Modifié le 29 mars 2017.
Comment les cabinets de conseil en stratégie procèdent-ils pour imposer leur offre sur les marchés ? Comment font-ils pour qu’au même moment la quasi-totalité des managers utilisent le même champ lexical, emploient la même pratique de gestion ? Cet ouvrage met en évidence les techniques pour y parvenir, en décryptant le protocole de production, de légitimation et de diffusion d’un dispositif de gestion au sein des médias spécialisés, des universités et des entreprises : La Fabrique du Prêt-à-Penser est en route… selon Romain Zerbib.
Le Prêt-à-Penser en fabrication
Nous avons déjà tous assisté à un séminaire, une réunion où nombre de dirigeants employaient le même champ lexical et s’appuyaient sur un même outil, une même logique, émanant généralement d’une firme ou d’un pays affichant une insolente croissance. Et quelques mois plus tard… plus rien. La solution miracle semblait déjà remplacée par une autre formule idoine et son cortège d’histoires incroyables. Les managers suivent aussi des modes et ont parfois, en la matière, des comportements peu rationnels.
Quels mécanismes induisent une telle uniformisation ? Sommes-nous de zélés suiveurs, soumis à une industrie du prêt-à-penser ? Si oui, comment procèdent au juste les architectes en question pour imposer leurs normes sur le marché ?
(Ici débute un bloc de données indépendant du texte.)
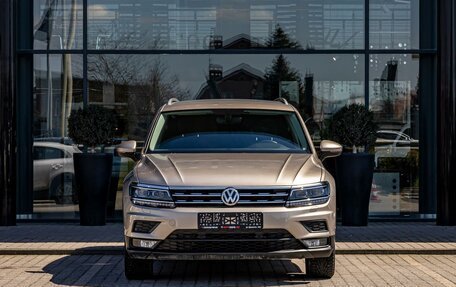 Volkswagen Tiguan II, 2018 год, 1 595 000 рублей, 2 фотография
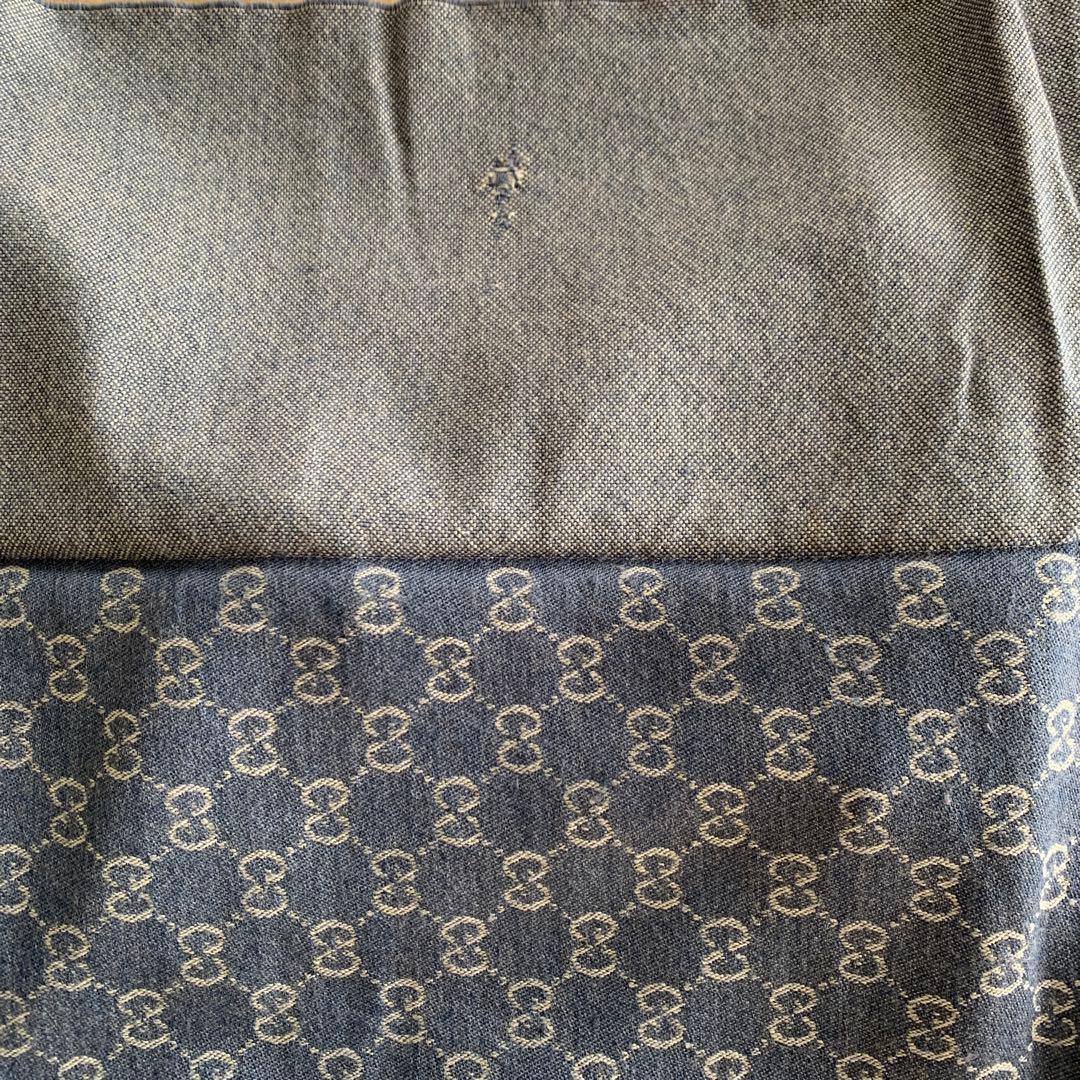 GUCCI ロゴ柄 ウールマフラー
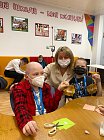 «Елочные игрушки как зеркало времени» в госпитальной школе «Учим Знаем» 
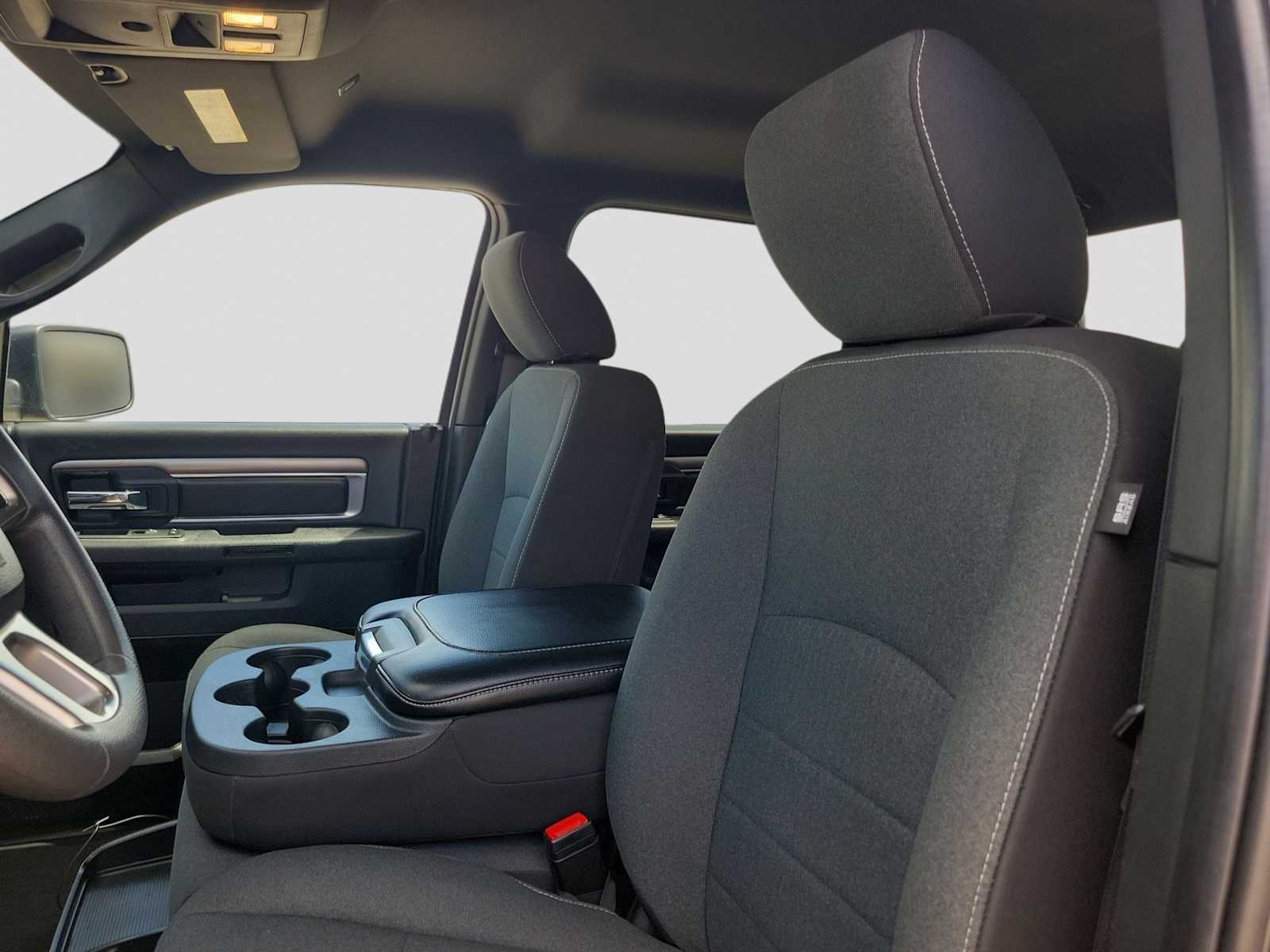 Thumbnail: 2024 RAM 1500 Classic - 15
Un cas d’école d’abord : en 1972, soit deux ans après le lancement officiel de la matrice de portefeuille (qui est une représentation graphique des différents domaines d’activités stratégiques de l’entreprise dans le but d’évaluer sa compétitivité et d’en déduire une stratégie), 100 multinationales américaines en avaient adopté une. Et, six ans plus tard, 75% des firmes du fameux classement Fortune 500 emboîteront le pas. Moult études ont pourtant démontré que les entreprises ayant eu recours aux matrices ont obtenu de moins bons résultats que les autres. Et il ne s’agit ici nullement d’un cas isolé : depuis un siècle environ, de multiples pratiques se sont succédées à intervalles plus ou moins réguliers pour venir orienter – de façon significative – les pratiques de gestion des firmes du monde en entier.
Nombre de chercheurs se sont en conséquence interrogés sur les motifs d’un tel phénomène. Une première explication suggère que les managers adoptent une pratique car elle permet de répondre le plus simplement et efficacement possible aux contraintes techniques auxquelles ils sont confrontés. Royston Greenwood et Bob Hinings observent toutefois que cette explication n’est guère satisfaisante dans la mesure où elle ne permet pas de comprendre pourquoi un grand nombre de managers adoptent de façon quasi simultanée la même pratique, alors qu’ils appartiennent à des secteurs d’activités différents, soumis à des logiques distinctes et des cycles économiques particuliers.
La théorie néo-institutionnelle et la théorie des modes managériales constituent néanmoins deux angles d’analyse en mesure de dénouer cette intrigue à travers la mise en évidence de cinq facteurs explicatifs. Ils supposent que les managers – en partie à cause de la pression normative qu’ils subissent – convoiteraient en priorité les pratiques étant présentées, au sein du discours promotionnel, comme étant simples, modernes, efficaces et rationnelles.